Sempat ia memutuskan untuk tidak lagi menjadi supir travel hari itu. Lalu
tiba-tiba ia berpikir, apa yang mau diberikannya makan pada anak dan istri?
Taufiq akhirnya kembali pada pekerjaannya. Berkendara di inova
hitamnya.
“Penghasilannya emang berapa?”
“Sehari itu lima ratus ribu ke atas.”
“Sudah dipotong minyak?”
“Sudah. Dua ratus ribu.”
Ting… Ting… Bunyi dari
gawainya yang berwarna putih mengehentikan obrolan kami. Mobilnya ditepikan ke
pinggir jalan. Ia lalu keluar dan membuka bagasi belakang.

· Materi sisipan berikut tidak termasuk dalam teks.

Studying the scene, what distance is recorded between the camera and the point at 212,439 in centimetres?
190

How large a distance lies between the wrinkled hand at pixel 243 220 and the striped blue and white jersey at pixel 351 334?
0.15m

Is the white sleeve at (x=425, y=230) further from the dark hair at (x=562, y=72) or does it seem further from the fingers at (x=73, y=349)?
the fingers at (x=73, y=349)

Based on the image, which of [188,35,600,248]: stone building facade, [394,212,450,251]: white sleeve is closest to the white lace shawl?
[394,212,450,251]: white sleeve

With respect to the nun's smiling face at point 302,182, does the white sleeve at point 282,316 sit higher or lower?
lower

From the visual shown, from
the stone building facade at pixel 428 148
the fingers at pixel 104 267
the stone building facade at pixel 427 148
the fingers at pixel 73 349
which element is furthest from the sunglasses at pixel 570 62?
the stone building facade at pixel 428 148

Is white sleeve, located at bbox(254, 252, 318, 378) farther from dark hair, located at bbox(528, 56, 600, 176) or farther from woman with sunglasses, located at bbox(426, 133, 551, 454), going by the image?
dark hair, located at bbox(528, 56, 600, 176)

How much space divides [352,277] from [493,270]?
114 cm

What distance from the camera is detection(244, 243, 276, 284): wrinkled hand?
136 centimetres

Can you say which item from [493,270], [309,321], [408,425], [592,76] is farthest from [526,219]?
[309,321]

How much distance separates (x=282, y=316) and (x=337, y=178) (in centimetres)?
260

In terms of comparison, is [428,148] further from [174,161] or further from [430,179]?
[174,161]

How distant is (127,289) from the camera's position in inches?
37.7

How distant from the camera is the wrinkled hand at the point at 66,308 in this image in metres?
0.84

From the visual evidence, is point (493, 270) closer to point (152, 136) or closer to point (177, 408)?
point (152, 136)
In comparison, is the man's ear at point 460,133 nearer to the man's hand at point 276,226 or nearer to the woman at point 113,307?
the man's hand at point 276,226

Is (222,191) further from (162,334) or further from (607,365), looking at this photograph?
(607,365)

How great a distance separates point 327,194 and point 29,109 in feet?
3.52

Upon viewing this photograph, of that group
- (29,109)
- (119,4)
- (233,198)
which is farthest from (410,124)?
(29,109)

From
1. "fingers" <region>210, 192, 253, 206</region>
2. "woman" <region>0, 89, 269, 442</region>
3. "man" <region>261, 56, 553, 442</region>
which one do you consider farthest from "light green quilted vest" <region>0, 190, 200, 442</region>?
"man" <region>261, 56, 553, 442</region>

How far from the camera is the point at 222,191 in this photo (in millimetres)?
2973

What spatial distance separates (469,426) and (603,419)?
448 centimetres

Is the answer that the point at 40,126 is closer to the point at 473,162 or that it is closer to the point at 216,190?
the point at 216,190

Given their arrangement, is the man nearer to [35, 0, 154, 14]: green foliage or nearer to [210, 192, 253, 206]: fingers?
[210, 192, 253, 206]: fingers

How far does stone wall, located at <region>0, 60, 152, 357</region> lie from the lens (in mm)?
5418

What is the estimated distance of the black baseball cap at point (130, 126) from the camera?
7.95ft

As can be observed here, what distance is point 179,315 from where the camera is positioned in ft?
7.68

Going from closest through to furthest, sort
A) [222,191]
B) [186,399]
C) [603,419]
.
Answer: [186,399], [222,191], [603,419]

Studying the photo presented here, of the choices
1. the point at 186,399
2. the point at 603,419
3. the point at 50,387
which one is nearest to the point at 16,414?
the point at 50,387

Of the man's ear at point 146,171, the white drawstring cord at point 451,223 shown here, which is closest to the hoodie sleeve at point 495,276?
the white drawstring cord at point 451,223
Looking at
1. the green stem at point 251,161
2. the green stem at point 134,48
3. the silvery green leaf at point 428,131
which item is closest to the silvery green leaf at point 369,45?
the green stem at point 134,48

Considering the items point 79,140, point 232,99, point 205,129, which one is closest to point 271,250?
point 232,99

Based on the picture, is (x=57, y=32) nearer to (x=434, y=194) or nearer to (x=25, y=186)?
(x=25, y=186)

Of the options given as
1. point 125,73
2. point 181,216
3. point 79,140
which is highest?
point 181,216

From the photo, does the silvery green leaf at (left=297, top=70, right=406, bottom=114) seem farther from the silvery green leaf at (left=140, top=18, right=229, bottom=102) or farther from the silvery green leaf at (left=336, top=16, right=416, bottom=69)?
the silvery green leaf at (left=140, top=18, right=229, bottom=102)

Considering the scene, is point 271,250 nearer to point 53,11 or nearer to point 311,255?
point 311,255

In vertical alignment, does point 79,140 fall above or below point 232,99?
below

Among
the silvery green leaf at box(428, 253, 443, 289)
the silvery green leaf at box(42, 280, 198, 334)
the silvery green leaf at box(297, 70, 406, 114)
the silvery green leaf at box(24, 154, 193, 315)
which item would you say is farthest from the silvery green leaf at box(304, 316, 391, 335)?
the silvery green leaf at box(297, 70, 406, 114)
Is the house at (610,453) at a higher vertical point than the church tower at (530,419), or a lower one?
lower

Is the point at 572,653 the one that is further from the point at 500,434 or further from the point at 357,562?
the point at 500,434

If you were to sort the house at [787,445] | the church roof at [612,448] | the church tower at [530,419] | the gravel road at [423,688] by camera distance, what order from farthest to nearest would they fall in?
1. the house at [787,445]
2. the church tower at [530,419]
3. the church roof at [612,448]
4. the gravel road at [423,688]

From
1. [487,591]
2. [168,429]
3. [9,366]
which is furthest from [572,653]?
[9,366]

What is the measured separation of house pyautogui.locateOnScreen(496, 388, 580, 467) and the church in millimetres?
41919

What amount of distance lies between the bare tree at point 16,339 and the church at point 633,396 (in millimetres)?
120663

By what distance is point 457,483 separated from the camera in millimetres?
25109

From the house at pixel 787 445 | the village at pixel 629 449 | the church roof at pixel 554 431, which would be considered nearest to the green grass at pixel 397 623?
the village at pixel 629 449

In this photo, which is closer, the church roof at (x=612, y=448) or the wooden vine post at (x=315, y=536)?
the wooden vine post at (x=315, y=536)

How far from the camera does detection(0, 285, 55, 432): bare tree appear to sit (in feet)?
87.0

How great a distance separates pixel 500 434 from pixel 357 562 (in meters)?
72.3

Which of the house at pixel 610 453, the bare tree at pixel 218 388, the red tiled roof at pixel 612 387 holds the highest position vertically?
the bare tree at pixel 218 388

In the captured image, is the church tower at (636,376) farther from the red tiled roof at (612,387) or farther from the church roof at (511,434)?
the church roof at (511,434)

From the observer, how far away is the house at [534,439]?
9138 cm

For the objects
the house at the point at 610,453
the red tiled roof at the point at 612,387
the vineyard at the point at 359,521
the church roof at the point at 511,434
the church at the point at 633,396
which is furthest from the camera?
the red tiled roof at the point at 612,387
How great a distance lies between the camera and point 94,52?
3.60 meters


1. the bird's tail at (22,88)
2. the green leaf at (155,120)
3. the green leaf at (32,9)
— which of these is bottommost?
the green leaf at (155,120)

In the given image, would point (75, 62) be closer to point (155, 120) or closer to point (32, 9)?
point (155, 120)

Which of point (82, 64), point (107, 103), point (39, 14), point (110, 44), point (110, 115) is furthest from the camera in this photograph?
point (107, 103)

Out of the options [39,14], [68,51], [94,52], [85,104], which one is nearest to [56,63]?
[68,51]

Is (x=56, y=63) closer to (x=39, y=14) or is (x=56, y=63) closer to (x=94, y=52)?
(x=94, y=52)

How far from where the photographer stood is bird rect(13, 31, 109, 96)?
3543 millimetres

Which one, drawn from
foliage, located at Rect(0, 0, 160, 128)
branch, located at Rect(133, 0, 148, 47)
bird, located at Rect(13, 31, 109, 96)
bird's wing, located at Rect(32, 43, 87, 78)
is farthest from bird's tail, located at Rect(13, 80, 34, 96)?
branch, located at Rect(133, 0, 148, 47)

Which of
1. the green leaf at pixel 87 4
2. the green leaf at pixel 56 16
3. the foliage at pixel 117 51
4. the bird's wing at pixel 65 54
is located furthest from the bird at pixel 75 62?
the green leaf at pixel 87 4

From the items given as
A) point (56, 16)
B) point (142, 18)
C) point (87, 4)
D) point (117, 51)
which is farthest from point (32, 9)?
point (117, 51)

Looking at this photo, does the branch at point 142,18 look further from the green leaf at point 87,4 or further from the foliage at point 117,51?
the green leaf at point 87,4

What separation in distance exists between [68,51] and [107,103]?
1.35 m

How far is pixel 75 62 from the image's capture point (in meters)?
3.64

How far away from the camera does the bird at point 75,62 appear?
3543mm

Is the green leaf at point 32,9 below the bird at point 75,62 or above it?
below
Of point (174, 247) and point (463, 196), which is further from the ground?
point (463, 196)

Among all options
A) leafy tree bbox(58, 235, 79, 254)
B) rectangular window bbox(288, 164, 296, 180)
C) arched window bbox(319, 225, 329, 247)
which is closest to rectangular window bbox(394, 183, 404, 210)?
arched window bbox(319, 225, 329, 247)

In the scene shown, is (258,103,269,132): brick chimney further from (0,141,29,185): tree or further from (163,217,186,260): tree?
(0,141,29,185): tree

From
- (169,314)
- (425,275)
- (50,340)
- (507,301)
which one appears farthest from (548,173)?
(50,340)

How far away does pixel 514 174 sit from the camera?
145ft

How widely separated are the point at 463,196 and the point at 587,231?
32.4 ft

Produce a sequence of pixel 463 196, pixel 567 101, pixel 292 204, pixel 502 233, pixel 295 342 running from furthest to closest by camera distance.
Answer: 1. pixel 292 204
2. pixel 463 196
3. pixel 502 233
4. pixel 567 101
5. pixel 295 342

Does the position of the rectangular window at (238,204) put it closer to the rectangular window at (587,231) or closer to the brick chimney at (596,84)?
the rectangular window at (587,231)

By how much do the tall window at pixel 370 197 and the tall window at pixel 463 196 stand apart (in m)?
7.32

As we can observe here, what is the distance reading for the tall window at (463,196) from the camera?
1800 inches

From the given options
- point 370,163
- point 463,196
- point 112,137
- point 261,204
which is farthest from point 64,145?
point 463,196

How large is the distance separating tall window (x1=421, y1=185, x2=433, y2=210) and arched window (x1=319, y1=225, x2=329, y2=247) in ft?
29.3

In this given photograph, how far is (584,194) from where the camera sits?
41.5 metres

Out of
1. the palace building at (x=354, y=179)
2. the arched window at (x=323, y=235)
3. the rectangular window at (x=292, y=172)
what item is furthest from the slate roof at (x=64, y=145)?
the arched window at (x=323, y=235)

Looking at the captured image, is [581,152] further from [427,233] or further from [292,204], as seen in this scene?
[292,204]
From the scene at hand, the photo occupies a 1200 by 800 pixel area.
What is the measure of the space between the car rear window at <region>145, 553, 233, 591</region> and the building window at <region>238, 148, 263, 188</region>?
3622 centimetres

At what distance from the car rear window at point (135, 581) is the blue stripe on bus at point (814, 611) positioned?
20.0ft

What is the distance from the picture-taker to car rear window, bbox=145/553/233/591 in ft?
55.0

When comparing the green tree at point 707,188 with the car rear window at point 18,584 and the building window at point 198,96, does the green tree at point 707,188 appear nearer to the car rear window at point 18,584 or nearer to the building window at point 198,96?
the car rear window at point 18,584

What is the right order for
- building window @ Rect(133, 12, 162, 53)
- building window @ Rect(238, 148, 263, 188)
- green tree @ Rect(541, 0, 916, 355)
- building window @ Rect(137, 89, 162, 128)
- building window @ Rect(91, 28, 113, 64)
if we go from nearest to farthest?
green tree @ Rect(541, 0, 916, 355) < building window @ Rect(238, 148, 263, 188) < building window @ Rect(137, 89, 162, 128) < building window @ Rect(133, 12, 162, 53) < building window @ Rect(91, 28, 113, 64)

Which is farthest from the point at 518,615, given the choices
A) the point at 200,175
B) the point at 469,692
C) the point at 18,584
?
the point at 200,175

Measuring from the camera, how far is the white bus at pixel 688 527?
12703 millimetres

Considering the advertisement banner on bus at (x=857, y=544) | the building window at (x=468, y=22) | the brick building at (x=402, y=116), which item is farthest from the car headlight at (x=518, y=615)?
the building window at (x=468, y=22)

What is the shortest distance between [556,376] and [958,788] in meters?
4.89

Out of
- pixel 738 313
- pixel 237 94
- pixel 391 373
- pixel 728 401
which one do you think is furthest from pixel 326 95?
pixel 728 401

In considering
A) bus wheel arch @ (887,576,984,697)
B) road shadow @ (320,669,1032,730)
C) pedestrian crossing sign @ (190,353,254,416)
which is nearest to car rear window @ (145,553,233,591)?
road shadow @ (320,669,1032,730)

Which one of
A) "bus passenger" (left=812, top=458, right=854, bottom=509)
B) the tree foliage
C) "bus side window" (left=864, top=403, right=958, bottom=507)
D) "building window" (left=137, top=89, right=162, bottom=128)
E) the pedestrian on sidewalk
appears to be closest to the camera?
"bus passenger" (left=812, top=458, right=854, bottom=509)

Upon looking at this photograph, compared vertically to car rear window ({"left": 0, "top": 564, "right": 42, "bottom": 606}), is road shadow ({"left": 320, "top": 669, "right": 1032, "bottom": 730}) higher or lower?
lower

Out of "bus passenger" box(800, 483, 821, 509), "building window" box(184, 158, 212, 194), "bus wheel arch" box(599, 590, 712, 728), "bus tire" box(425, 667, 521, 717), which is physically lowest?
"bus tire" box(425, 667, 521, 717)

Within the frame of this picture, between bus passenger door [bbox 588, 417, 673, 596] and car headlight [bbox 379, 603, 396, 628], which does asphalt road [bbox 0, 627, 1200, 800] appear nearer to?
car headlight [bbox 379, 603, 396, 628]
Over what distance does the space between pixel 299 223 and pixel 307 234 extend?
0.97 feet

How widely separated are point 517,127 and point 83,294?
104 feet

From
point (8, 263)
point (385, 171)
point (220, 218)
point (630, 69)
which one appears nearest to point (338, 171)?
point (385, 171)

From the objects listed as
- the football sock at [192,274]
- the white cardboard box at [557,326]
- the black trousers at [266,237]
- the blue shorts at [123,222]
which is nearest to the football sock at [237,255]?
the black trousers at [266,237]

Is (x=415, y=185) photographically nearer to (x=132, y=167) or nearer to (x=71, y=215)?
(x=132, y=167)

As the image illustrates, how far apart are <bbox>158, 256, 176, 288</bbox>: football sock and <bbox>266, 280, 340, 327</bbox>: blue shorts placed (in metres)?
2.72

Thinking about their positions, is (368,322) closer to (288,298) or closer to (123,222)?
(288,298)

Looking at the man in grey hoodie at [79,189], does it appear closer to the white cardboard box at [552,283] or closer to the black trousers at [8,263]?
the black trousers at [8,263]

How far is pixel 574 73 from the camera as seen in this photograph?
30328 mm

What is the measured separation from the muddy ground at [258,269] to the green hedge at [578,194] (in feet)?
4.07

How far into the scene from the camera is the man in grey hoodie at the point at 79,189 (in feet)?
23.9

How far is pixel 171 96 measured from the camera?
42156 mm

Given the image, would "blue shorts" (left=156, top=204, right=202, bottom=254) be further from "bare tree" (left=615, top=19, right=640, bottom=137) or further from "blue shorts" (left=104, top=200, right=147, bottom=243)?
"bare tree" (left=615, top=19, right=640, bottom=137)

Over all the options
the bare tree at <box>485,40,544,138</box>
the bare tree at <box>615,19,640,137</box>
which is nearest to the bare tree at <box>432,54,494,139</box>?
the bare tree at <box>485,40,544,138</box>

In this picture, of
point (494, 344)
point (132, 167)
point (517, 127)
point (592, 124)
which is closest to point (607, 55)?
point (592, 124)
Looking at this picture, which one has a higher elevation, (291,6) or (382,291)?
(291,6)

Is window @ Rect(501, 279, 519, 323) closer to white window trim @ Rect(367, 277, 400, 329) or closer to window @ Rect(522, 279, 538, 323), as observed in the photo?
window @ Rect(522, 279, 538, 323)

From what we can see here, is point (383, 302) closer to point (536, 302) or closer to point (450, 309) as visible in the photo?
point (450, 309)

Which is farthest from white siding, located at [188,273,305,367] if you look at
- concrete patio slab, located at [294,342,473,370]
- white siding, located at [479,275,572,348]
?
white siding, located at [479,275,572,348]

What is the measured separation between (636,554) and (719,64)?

Taufiq mengeluarkan satu kotak besar yang terlihat seperti paket
dari seseorang. Setelah bercengkrama dengan orang di luar, Taufiq masuk lagi ke
dalam mobilnya. Ia meneruskan perjalanannya yang tidak terasa tinggal dua
kepala penumpang lagi.
“Om capek ga sih setiap hari kaya gini?”
“Tidak, karena saya tidak menganggapnya sebagai beban.”
Taufiq bercerita, selama ini rasa lelahnya selalu dicintainya.
Nantinya, rasa lelah itu akan menjadi nikmat yang berdampak pada hilangnya rasa
lelah.
“Saya punya keluarga, nanti saat pulang saya bermain dengan anak
saya. Dan rasanya menyenangkan sekali,” kata Taufiq mengakhiri.